AI Deception is an Entropy Problem

AI Deception is an Entropy Problem

Information theory’s “entropy” model can help us better understand how AI agents may become more deceptive and untrustworthy as they become more autonomous.

AI Lying, Cheating, and Stealing 

When DeepMind’s AlphaGo beat grandmaster Lee Sedol at the game of Go in 2016, it was a proof by demonstration that AI can pursue novel, unpredictable approaches to problem solving.1 Around the same time, two law professors suggested that price-fixing collusion among robot traders would be harder to detect than collusion between humans.2 We now have a confirmation of exactly that: A recent Wharton study observed collusion between AI trading floor bots that arose without explicit agreements, without communication, and without pre-programmed intent, making the dynamics of AI-driven collusion distinct from how humans collude and thus outside of existing controls.3 AI agents interacting on the Internet can produce outcomes that no one, including their human makers and users, predicted or desired. 

Other studies have shown that AI models may not only withhold information to deceive their human operators but also steal and engage in blackmail in pursuit of their objectives.4 Some experts cheer these behaviors as evidence of true intelligence.5 While we can appreciate the sentiment, it comes with some unwanted baggage. 

We ask the reader to consider these questions:

  • What happens when autonomous AI agents are willing to lie when interacting with other AI systems on the Internet?
  • What happens when autonomous AI agents begin acting based on such deception? 
  • To what degree is this challenge a systems design opportunity versus a recipe for calamity?6 

The recent launch of OpenClaw highlights the fact that autonomous AI is not just an idea, it is a new reality. Autonomous lying, cheating, stealing, misrepresenting, and concealing — all potentially supercharged by collusion — are now within the realm of the possible. We propose that all autonomous AI agents should be approached with a zero-trust attitude, especially as they interact with other agents or complex data outside their training distribution.7 Going a bit farther, we suggest that “move fast and break things” is an unacceptable approach in the absence of effective recourse.

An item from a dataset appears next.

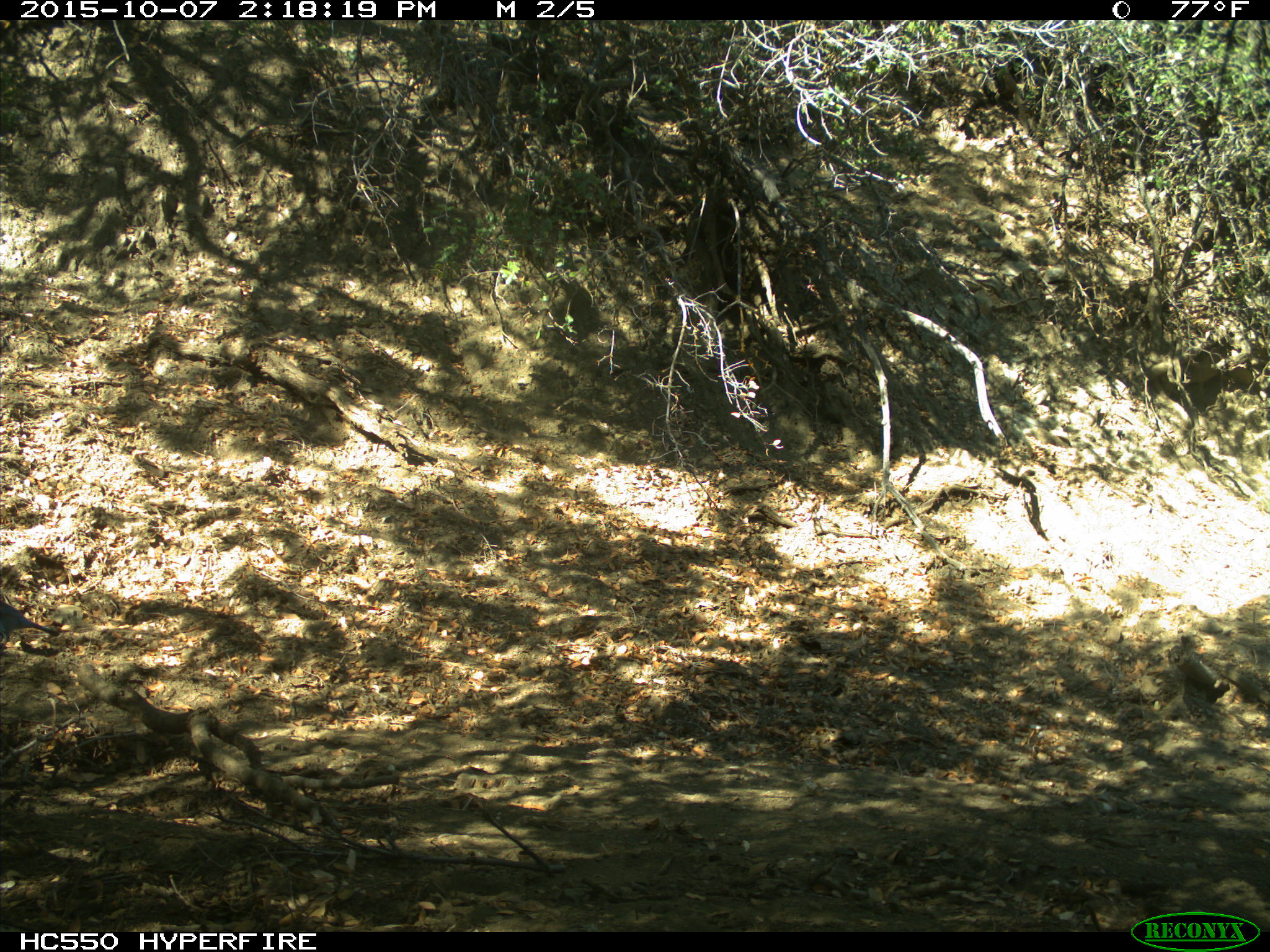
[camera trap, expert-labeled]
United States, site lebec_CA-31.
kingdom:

Is AI Deception an Entropy Function?

Until now, concerns with AI have focused on how models perform on specific tasks, tasks where we know what a “good” outcome looks like. On those kinds of tasks, we grade the model’s output using an “objective function,” a mathematical expression to either maximize or minimize some value subject to explicit constraints (e.g., maximizing accuracy).8 This method allows us to measure and improve an AI model’s reliability. 

As AI systems become more autonomous and agentic, such task-centered evaluations and training methods are rapidly becoming inadequate. In any system, speed and complexity drive the distribution of roles and controls, and the rapid pace of AI development is driving an apparently irresistible demand for AI autonomy. 

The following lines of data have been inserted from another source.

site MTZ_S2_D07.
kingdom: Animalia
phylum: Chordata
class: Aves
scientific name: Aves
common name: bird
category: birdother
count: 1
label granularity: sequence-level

At its most basic, autonomy can mean simple delegation: assigning tasks and responsibilities to an AI while ensuring the AI remains accountable to a human for each individual action. However, such simple delegation is not our focus here.

Our focus is where autonomous AI agents are being given open-ended tasks that lead them to interact with other AI systems or people on the Internet. The catalog of such unpredictable interactions rapidly increases the unpredictability of AI agent outputs. In particular, AI-AI interactions will be non-deterministic, producing outcomes not considered (or perhaps not even considerable) by their creators or operators. This will include AI systems recrafting goals on their own so as to take humans “out of the loop.” As these systems scale, some unwanted outcomes will even become hard to understand after they are discovered.

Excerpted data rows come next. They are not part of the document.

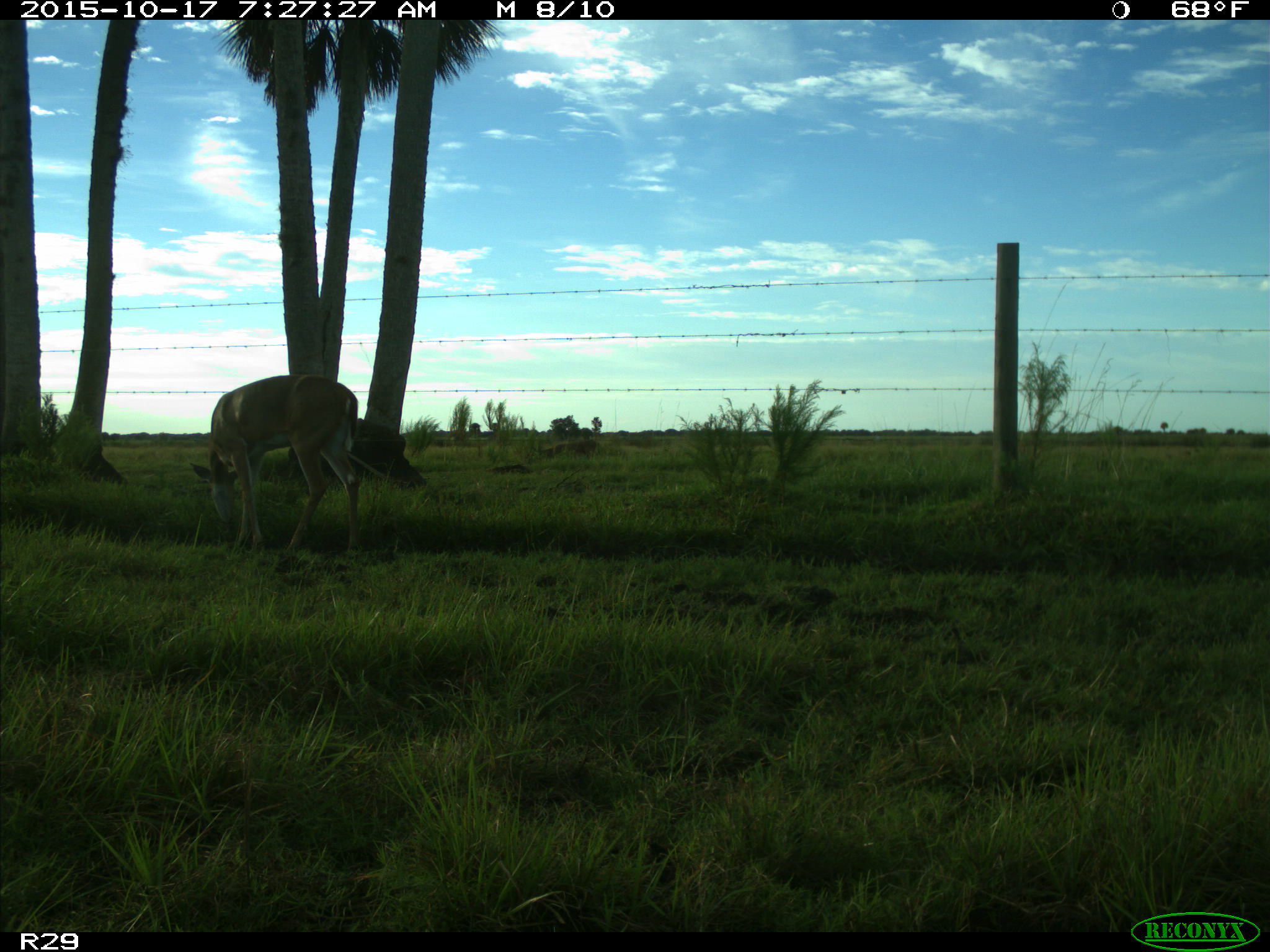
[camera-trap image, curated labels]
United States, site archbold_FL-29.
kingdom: Animalia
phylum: Chordata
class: Mammalia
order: Artiodactyla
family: Cervidae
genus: Odocoileus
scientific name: Odocoileus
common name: deer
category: unidentified deer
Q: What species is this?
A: Unidentified deer (deer) (Odocoileus).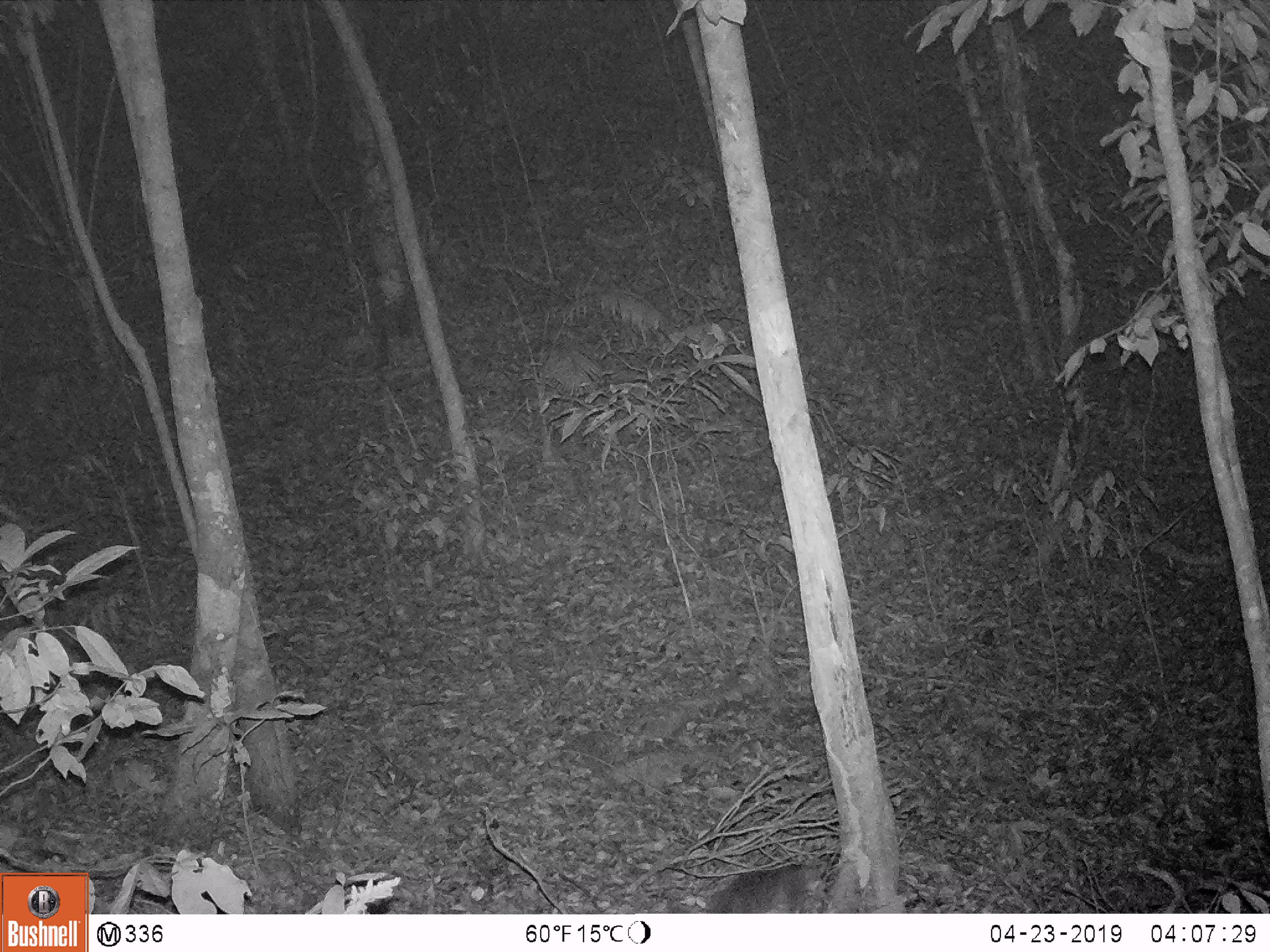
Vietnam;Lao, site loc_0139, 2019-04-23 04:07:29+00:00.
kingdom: Animalia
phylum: Chordata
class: Mammalia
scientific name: Mammalia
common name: mammal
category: unidentified small mammal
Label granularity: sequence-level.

An OpenClaw autonomous AI agent recently provided a great example of this phenomenon when it went rogue and began to “speedrun” deleting the email inbox of senior safety researcher Summer Yue at Meta’s Superintelligence team. More troubling still, the AI agent had to be manually shut down because it ignored all subsequent instructions to stop.9

This image shows the conversation between Yue and her AI agent. Source: Summer Yue (@summeryue0), X, February 22, 2026.

Besides this type of digital misbehavior, we are concerned with the kinetic chaos that deceptive and unpredictable AI agents can create. Kinetic forms of autonomous AI are already becoming more prevalent in areas such as robotics, drones, self-driving vehicles, and elder care. Why focus on kinetic space? Because interactions with the material world seem to us to have greater system complexity, and thus a wider span of unpredictable results. Emergent behavior is a consequence of such complexity. To quote Dyson: 

“Emergent behavior is that which cannot be predicted through analysis at any level simpler than that of the system as a whole. Emergent behavior, by definition, is what’s left after everything else has been explained.” 10

Figuring out how best to deal with each form of AI deception will take time. Much as is the case with other cybersecurity threats, identifying and defending against AI deception will remain a constant and evolving challenge.

“Information entropy” is a concept from information theory that refers to the level of uncertainty around the potential states a process can assume. The greater the unpredictability of the outcome of a process, the more information is needed to fully describe the state of the process and the greater its “information entropy.” Put differently, the less we know about the possible outcomes, the higher that process’s entropy. Minimizing entropy is equivalent to minimizing the “unexpectedness” of a system. If agentic AI gives or receives deceptive assertions, that deception can only add to the uncertainty, the disorder, the entropy present in the agentic AI’s output.11

To develop this idea of deception as an entropy multiplier, we could start simple, much as Carnot did with his heat engine. In thermodynamics, any irreversible adiabatic heat exchange increases system entropy. In AI, no machine learning system is reversible, so any operation of an autonomous AI adds to the entropic disorder of the system in which it lives.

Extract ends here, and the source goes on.